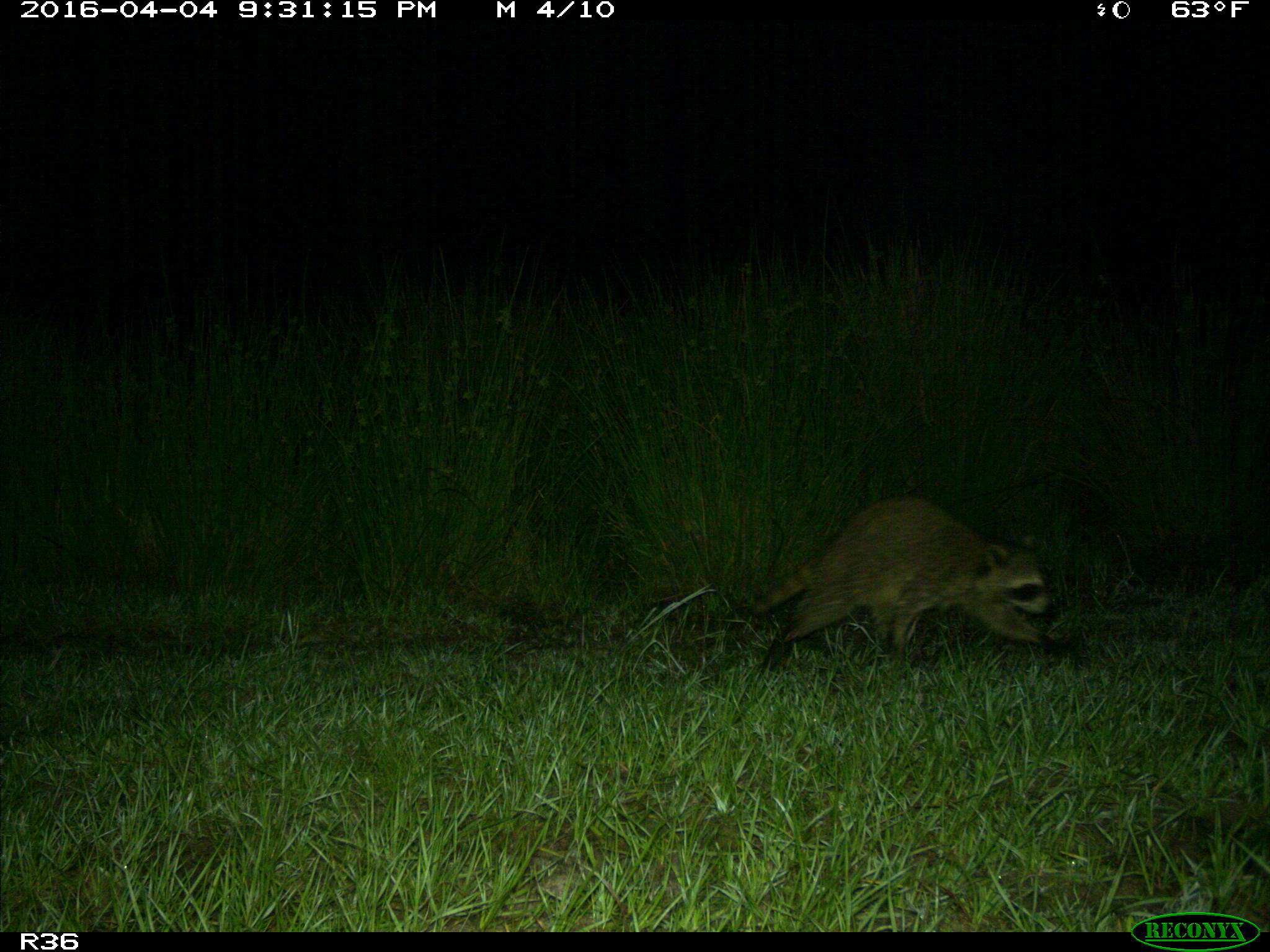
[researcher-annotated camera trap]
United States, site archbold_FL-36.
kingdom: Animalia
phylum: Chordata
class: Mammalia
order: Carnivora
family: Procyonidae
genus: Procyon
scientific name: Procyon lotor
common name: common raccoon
.....
**Exercise brief**
Print the line that contains "United States, site archbold_FL-36." and each line after it up to the end of the listing, exactly as written.

**Written solution**
United States, site archbold_FL-36.
kingdom: Animalia
phylum: Chordata
class: Mammalia
order: Carnivora
family: Procyonidae
genus: Procyon
scientific name: Procyon lotor
common name: common raccoon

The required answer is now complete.